Studievragen:
a) Citeer uit de uitspraaktekst het stuk dat begint bij de woorden "Bij uitspraak van" en stop na "hoger beroep ingesteld.".
b) Noem alle verschillende datums die in de uitspraaktekst voorkomen.

Uitspraak 201706603/1/A1


Volledige tekst

201706603/1/A1.
Datum uitspraak: 12 december 2018

AFDELING
BESTUURSRECHTSPRAAK

Uitspraak op het hoger beroep van:

[appellant A] en [appellant B], wonend te Amsterdam,
appellanten,

tegen de uitspraak van de rechtbank Amsterdam van 4 augustus 2017 in zaak nr. 17/1119 in het geding tussen:

[appellant A] en [appellant B]

en

het algemeen bestuur van de bestuurscommissie Noord van de gemeente Amsterdam (hierna: het algemeen bestuur).

Procesverloop

Bij besluiten van 13 juni 2016 en 14 juni 2016 heeft het algemeen bestuur [appellant A] en [appellant B] omgevingsvergunningen verleend voor het veranderen en vergroten van de woningen op de percelen [locatie A] en [locatie B] te Amsterdam (hierna: de percelen), door middel van een aanbouw aan de achterzijde van de woningen, deels voorzien van een dakterras.

Bij afzonderlijke besluiten van 9 februari 2017 heeft het algemeen bestuur de door [persoon A] en [persoon B] daartegen gemaakte bezwaren gegrond verklaard, de besluiten van 13 en 14 juni 2016 herroepen en de gevraagde omgevingsvergunningen alsnog geweigerd.

Bij uitspraak van 4 augustus 2017 heeft de rechtbank het door [appellant A] en [appellant B] daartegen ingestelde beroep ongegrond verklaard. Deze uitspraak is aangehecht.

Tegen deze uitspraak hebben [appellant A] en [appellant B] hoger beroep ingesteld.

Paginabeelden en uitgelezen tekst
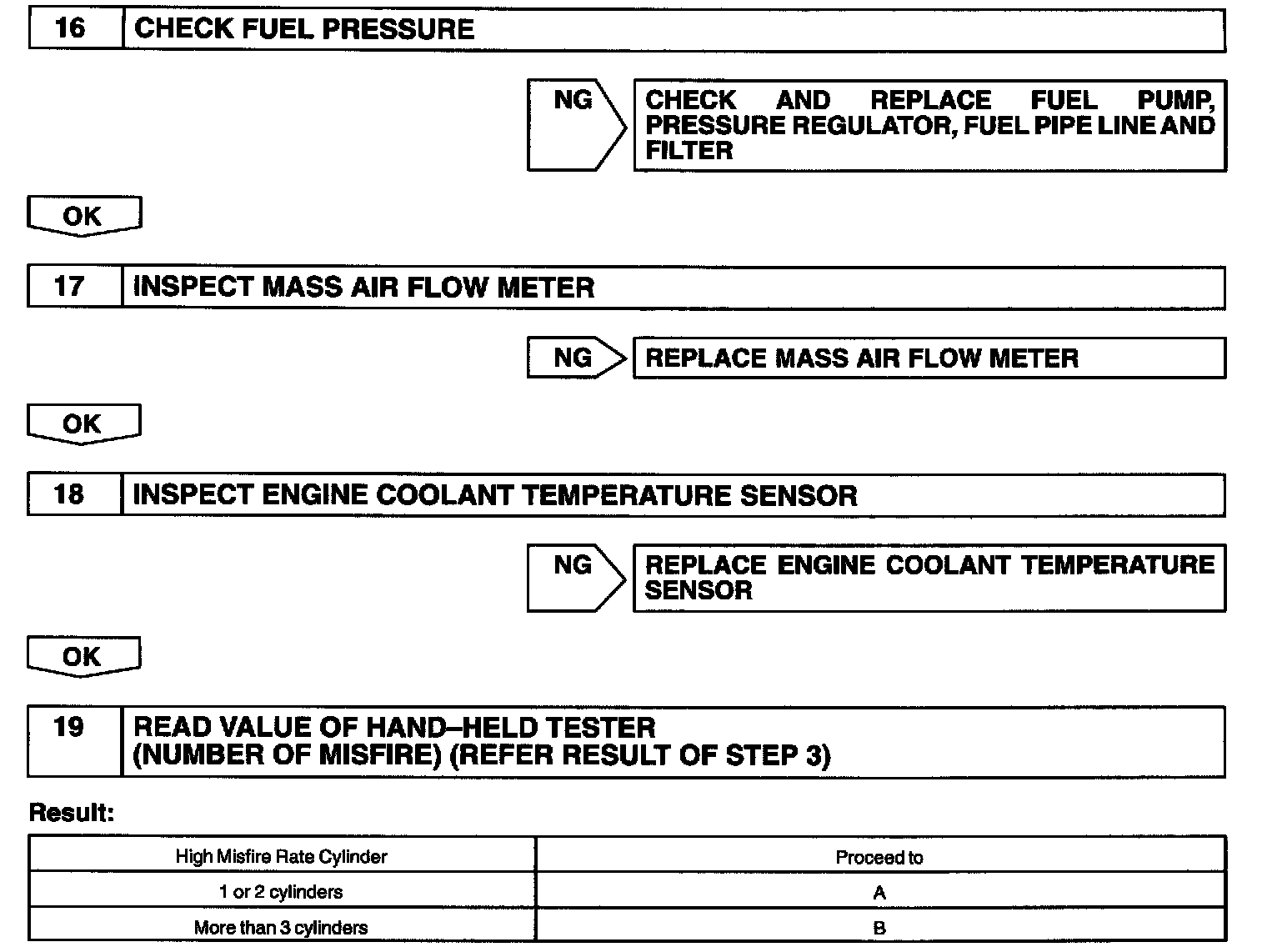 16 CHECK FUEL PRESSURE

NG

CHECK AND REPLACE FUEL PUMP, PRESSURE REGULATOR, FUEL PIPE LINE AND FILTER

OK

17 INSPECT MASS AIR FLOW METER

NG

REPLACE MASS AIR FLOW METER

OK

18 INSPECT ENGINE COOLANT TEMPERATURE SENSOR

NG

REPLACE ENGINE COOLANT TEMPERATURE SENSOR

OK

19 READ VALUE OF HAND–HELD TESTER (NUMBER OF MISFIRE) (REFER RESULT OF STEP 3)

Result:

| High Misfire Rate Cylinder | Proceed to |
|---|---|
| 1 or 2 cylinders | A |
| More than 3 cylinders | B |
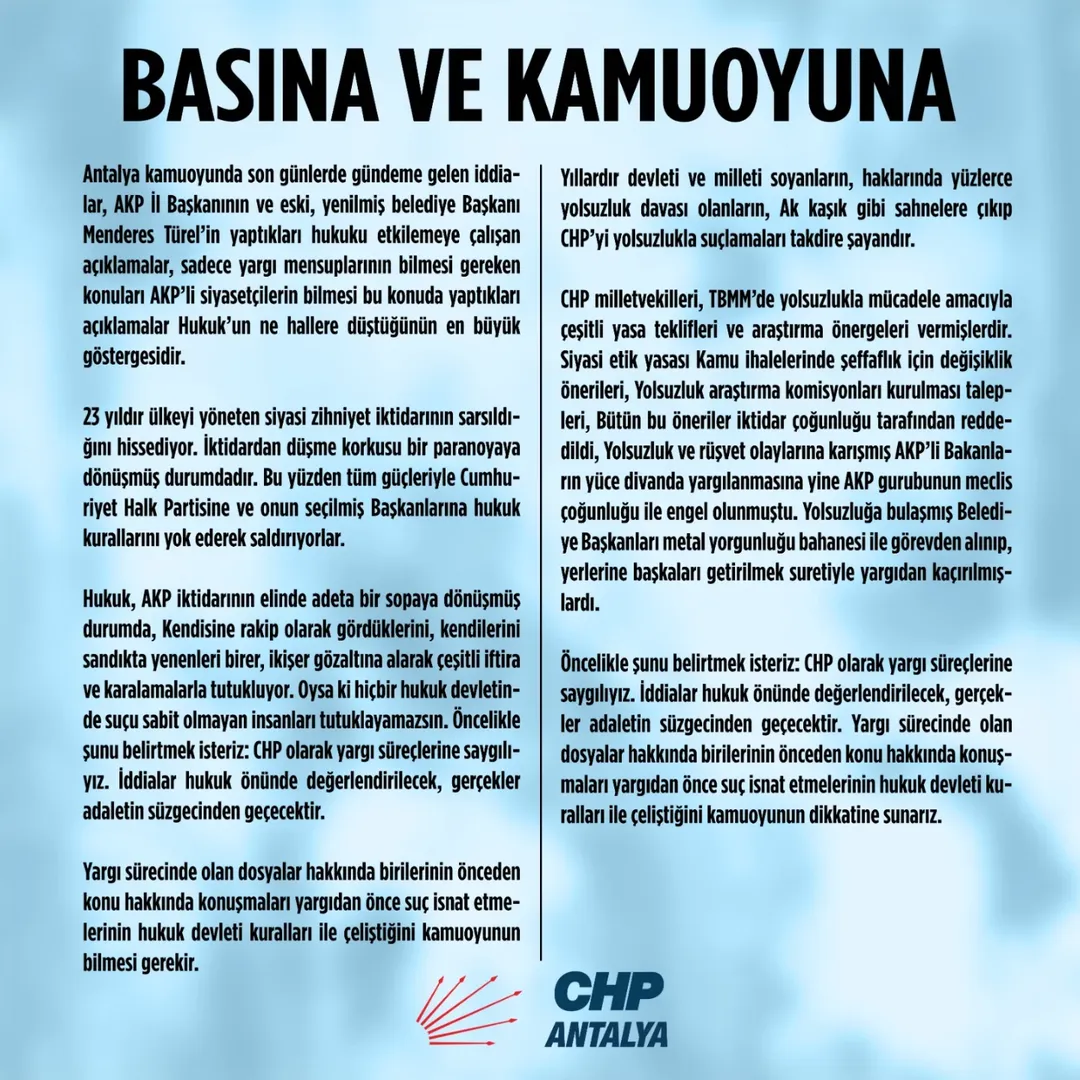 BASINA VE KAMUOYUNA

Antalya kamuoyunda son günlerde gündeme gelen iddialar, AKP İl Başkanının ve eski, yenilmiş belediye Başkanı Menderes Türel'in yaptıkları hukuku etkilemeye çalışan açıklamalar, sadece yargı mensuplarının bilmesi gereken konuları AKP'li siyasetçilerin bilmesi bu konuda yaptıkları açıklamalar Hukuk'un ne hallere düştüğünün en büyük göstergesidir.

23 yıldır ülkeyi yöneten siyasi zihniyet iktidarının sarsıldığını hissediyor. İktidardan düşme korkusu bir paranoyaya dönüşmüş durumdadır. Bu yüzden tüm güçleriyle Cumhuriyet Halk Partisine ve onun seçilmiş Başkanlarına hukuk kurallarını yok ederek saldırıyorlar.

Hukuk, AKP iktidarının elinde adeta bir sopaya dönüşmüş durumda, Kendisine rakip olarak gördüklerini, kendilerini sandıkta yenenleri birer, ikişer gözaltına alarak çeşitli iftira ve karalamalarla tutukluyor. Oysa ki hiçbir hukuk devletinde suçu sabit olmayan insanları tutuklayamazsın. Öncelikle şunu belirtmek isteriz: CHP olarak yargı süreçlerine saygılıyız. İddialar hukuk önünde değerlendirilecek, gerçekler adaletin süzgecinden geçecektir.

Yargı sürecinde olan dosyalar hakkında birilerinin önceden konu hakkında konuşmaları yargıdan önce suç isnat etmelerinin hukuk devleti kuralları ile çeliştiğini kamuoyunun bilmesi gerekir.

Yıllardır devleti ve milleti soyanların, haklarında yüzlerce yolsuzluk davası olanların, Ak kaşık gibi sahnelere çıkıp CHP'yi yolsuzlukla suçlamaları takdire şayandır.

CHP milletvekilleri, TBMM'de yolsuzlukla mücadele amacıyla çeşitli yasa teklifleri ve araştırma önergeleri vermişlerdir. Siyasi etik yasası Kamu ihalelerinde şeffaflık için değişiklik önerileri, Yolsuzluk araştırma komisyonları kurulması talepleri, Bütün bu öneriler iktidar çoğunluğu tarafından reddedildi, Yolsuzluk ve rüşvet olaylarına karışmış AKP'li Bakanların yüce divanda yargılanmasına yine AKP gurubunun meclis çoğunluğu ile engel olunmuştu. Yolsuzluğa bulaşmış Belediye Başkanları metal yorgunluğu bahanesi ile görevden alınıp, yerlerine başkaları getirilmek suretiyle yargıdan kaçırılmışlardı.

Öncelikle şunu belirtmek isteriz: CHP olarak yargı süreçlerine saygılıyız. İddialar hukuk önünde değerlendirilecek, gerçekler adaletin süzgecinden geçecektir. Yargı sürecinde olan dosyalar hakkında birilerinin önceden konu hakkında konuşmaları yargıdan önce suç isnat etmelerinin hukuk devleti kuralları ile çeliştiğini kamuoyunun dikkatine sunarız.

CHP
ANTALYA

Uitwerkingen per opdracht:
a)
Bij uitspraak van 4 augustus 2017 heeft de rechtbank het door [appellant A] en [appellant B] daartegen ingestelde beroep ongegrond verklaard. Deze uitspraak is aangehecht.

Tegen deze uitspraak hebben [appellant A] en [appellant B] hoger beroep ingesteld.

b) 12 december 2018, 4 augustus 2017, 13 juni 2016, 14 juni 2016, 9 februari 2017